If your computer was turned on last week and you’re at all tuned into the comics scene, then you’ve probably heard that the Banned Books Week planning committee and the Comic Book Legal Defense Fund (CBLDF) are teaming up to bring us BBW with a twist: Banned Comics Week. Frankly, I think this mash-up is inspired. Not only does it shake things up a bit in terms of which books we’ll be focusing on this year, but it gives libraries, schools, and bookstores a chance to rethink how they usually present information to their students and customers about an individual’s right to read, no matter the subject, no matter the genre, no matter the format.
I’m pretty excited to see what comes out of this new partnership.

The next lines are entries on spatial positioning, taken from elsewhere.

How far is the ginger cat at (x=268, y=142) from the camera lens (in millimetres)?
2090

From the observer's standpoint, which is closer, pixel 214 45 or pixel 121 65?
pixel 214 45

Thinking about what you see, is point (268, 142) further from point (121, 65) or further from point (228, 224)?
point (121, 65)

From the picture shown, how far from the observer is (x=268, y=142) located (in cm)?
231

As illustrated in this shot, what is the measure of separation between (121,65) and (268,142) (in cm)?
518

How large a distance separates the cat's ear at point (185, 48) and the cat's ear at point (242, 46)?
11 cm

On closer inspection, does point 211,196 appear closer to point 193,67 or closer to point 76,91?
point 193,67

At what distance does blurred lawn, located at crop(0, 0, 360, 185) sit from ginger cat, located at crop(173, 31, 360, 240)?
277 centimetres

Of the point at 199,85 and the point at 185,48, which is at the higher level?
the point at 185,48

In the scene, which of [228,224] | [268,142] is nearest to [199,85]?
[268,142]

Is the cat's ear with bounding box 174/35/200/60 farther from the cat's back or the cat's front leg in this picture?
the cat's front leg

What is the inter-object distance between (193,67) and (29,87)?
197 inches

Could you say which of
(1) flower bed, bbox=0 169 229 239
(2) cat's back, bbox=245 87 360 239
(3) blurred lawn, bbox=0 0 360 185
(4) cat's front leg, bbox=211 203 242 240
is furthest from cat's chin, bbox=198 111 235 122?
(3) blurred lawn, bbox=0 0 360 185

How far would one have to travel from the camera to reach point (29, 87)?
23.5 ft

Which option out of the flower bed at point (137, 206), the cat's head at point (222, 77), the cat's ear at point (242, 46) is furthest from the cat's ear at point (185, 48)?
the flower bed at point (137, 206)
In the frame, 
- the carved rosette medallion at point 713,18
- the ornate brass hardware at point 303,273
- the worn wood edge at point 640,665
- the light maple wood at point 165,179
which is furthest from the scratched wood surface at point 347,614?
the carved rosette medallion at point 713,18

I know more information about banned and challenged comics, programming ideas for BBW, and information about the graphic novel format will be forthcoming in the next few months. In the meantime, i’ve pasted the official press release below. I’d love to hear what you have planned for BBW based on this new direction for the campaign. Feel free to let us know in the comments section.
New York – The Comic Book Legal Defense Fund (CBLDF), with the national Banned Books Week planning committee, today announced that this year’s celebration of the freedom to read will emphasize a thematic focus on comics and graphic novels. This year’s Banned Books Week, Sept. 21 – 27, will shine a light on this still misunderstood form of storytelling and will celebrate the value of graphic novels to readers from all walks of life through the work performed by Banned Books Week sponsors and individual librarians, retailers and readers from all over the world.

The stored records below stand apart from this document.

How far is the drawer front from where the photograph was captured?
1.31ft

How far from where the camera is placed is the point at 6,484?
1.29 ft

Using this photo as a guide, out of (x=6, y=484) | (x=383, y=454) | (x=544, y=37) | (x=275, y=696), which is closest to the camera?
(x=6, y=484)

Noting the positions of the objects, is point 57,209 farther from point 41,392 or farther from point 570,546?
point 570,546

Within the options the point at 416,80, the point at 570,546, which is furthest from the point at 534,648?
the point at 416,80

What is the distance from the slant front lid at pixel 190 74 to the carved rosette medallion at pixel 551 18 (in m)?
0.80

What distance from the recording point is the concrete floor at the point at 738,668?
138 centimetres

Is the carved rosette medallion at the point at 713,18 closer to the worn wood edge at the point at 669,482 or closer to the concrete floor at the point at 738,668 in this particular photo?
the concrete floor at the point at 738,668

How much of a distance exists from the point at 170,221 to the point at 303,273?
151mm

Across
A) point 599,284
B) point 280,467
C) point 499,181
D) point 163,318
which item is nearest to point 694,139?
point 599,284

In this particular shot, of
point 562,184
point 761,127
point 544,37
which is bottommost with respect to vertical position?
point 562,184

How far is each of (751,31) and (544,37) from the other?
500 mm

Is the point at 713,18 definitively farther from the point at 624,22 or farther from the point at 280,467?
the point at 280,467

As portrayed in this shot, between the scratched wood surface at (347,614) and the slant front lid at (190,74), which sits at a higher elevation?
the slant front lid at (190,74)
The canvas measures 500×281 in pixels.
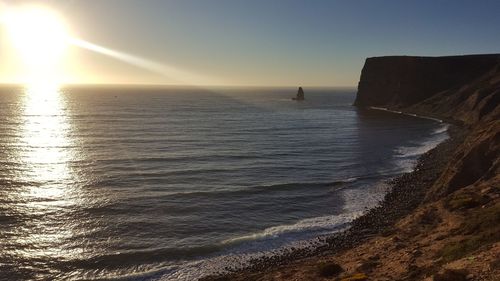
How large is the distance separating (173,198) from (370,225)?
16.5 meters

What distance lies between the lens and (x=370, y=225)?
30.8m

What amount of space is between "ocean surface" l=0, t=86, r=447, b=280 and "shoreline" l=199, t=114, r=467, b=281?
109 cm

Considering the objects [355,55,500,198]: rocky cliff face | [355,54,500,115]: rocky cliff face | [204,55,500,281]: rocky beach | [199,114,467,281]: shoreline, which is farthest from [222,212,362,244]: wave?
[355,54,500,115]: rocky cliff face

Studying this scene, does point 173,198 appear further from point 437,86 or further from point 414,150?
point 437,86

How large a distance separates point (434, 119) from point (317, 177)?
75.7 meters

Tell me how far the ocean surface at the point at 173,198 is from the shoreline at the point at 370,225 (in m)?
1.09

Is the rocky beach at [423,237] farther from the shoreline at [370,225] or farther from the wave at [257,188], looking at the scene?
the wave at [257,188]

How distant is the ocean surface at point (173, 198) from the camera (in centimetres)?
2644

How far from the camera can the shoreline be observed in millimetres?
24750

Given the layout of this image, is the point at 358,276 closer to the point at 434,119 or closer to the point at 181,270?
the point at 181,270

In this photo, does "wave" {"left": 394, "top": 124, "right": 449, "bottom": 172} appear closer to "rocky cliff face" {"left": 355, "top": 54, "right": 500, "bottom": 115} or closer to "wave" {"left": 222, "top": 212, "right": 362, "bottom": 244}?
"wave" {"left": 222, "top": 212, "right": 362, "bottom": 244}

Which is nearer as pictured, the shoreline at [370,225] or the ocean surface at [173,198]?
the shoreline at [370,225]

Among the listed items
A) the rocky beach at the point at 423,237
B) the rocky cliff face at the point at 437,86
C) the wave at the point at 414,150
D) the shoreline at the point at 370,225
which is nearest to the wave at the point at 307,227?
the shoreline at the point at 370,225

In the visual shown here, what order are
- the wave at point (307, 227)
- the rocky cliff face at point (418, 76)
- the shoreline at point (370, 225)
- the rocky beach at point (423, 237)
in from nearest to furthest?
the rocky beach at point (423, 237) → the shoreline at point (370, 225) → the wave at point (307, 227) → the rocky cliff face at point (418, 76)
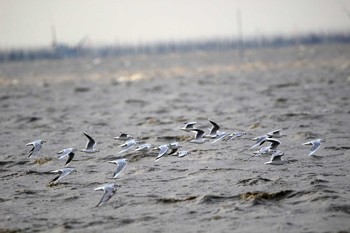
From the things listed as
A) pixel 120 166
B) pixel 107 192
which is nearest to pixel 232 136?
pixel 120 166

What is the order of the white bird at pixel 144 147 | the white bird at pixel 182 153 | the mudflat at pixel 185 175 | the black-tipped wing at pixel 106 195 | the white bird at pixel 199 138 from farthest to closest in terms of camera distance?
the white bird at pixel 199 138
the white bird at pixel 144 147
the white bird at pixel 182 153
the black-tipped wing at pixel 106 195
the mudflat at pixel 185 175

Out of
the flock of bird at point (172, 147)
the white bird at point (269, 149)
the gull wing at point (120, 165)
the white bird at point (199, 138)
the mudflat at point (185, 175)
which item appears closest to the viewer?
the mudflat at point (185, 175)

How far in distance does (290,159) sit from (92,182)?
9.66ft

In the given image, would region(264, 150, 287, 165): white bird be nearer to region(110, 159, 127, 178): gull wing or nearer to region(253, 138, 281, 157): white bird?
region(253, 138, 281, 157): white bird

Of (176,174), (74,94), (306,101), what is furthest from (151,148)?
(74,94)

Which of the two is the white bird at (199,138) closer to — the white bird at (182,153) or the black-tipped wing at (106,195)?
the white bird at (182,153)

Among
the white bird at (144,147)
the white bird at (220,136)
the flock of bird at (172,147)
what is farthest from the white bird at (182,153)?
the white bird at (220,136)

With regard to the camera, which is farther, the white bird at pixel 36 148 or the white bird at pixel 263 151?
the white bird at pixel 36 148

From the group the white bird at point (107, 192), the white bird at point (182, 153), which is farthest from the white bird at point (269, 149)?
the white bird at point (107, 192)

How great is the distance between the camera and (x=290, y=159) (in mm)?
7922

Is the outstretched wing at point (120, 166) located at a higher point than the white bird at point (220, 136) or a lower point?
higher

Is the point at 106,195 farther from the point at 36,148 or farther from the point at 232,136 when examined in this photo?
the point at 232,136

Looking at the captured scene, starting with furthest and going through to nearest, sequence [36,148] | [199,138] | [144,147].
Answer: [199,138] → [36,148] → [144,147]

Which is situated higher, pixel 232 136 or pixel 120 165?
pixel 120 165
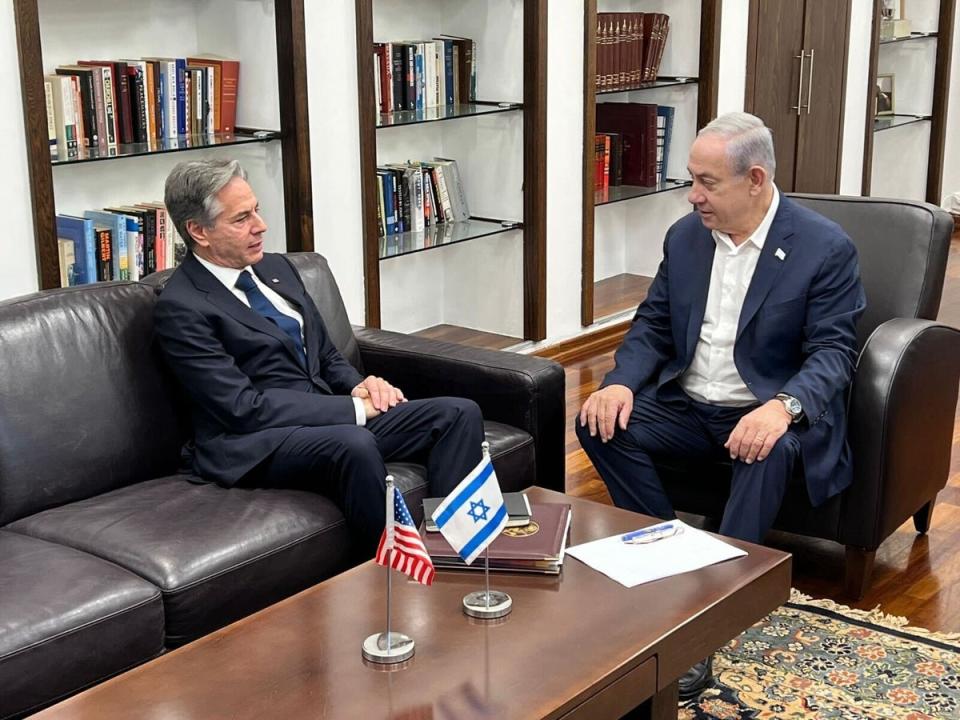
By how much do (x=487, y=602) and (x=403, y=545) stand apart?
244 mm

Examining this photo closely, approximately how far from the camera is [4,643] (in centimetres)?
210

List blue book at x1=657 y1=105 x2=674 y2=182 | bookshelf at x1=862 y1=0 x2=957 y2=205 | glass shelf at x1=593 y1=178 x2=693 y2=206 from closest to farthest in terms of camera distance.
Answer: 1. glass shelf at x1=593 y1=178 x2=693 y2=206
2. blue book at x1=657 y1=105 x2=674 y2=182
3. bookshelf at x1=862 y1=0 x2=957 y2=205

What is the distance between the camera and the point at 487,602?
6.82ft

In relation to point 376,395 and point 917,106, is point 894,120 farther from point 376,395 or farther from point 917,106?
point 376,395

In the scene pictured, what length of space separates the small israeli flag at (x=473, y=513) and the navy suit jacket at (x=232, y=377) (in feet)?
2.88

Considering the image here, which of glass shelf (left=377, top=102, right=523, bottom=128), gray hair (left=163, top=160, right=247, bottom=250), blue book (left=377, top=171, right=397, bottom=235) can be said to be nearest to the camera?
gray hair (left=163, top=160, right=247, bottom=250)

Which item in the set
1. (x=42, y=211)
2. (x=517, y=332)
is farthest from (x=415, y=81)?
(x=42, y=211)

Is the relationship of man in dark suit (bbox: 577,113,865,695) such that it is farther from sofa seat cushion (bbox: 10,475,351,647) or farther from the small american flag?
the small american flag

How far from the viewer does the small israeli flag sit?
1.97 m

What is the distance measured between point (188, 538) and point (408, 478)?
0.57 metres

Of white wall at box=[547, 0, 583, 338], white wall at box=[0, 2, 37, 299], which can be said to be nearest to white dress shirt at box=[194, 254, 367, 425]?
white wall at box=[0, 2, 37, 299]

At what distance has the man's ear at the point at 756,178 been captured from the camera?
2983mm

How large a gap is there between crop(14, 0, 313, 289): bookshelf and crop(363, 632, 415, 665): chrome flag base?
6.86 feet

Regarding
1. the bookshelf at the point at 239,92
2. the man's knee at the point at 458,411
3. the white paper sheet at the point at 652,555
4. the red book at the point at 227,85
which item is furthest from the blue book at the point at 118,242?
the white paper sheet at the point at 652,555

“This year we spotlight graphic novels because, despite their serious literary merit and popularity as a genre, they are often subject to censorship,” said Judith Platt, chair of the Banned Books Week National Committee.
Recently, the acclaimed memoir Fun Home by Alison Bechdel, has been the flashpoint in a university funding controversy in South Carolina, while last year Persepolis, by Marjane Satrapi, faced an attempted ban in the Chicago Public Schools. Graphic novels continually show up on the American Library Association’s (ALA) Top 10 list of Frequently Challenged Books. The ALA released its current list in April and includes Dav Pilkey’s Captain Underpants at the top spot and Jeff Smith’s series Bone arriving at #10.
“The CBLDF is pleased to be a part of the coalition that makes Banned Books Week such a vital time to celebrate the freedom to read,” said CBLDF Executive Director Charles Brownstein. “It’s shocking that books are still banned and challenged. Comics are especially vulnerable to those challenges. With this year’s Banned Books Week focus, we welcome the opportunity to engage the public in a vital dialogue about intellectual freedom and the powerful role comics serve.”
Banned Books Week celebrates the Freedom to Read by encouraging readouts, displays, and community activities designed to raise awareness of the ongoing threats of censorship that continue to occur.
CBLDF.org offers a broad range of resources about banned and challenged comics, as well as tools that libraries, retailers and individuals can use to develop their own Banned Books Week celebrations. For an introduction to banned books and Banned Books Week, visit CBLDF’s FAQ: Banned Books Week 101.
Bannedbooksweek.org is a hub for information about how individuals and institutions can become involved in celebrating this important event. The website also includes resources and activities provided by event sponsors.
Banned Books Week is sponsored by the American Booksellers Association, American Booksellers Foundation for Free Expression, American Library Association, American Society of Journalists and Authors, Association of American Publishers, Comic Book Legal Defense Fund, Freedom to Read Foundation, National Association of College Stores, National Coalition Against Censorship, National Council of Teachers of English, PEN American Center, and Project Censored.